Travel News

Best places to see the Northern Lights 2024

Simon Calder’s Travel

One of the world’s most famous natural sights, the Northern Lights attract people to areas around the Arctic in hopes of seeing the rare display.

Caused by the redirection of particles from the sun that hit the Earth’s atmosphere, the stunning atmospheric phenomenon is seen as the Holy Grail of skywatching and mostly occurs in areas around Norway, Finland, Sweden and Greenland.

The lights can be seen in other parts of the world; the UK has even had sightings in Scotland, Merseyside and Wales this winter during a period of heightened geomagnetic activity.

Unfortunately, such sightings are rare and most people wanting to see the aurora borealis (the scientific name for the phenomenon, coined by Galileo Galilei) will have to travel further north.

• [TASK ITEM]
Please say who, according to the Northern Lights article, coined the name "aurora borealis."

• [PROVIDED MATERIAL]
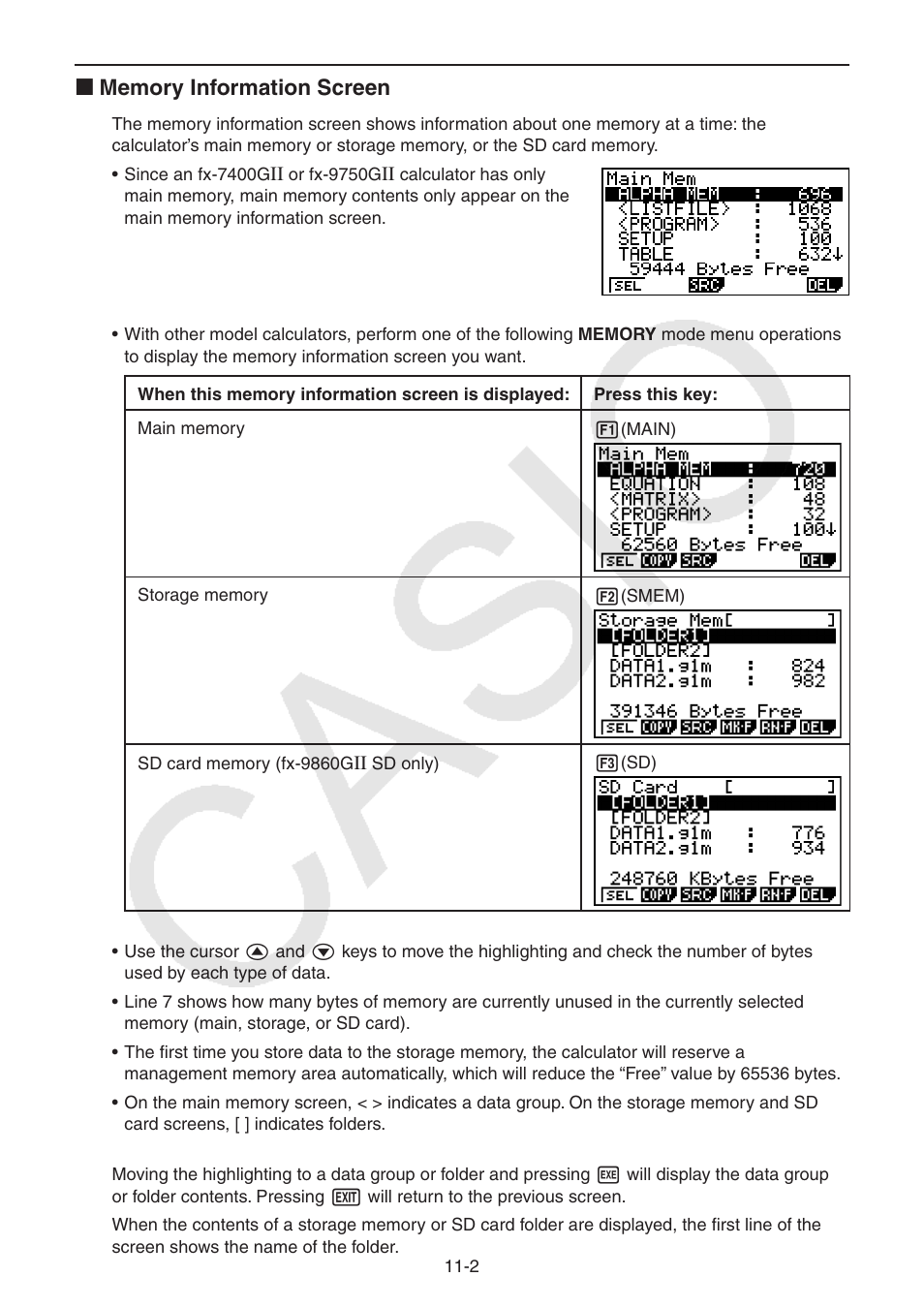 Casio FX-9750GII User Manual | Page 290 / 402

• [EXERCISE RESULT]
Galileo Galilei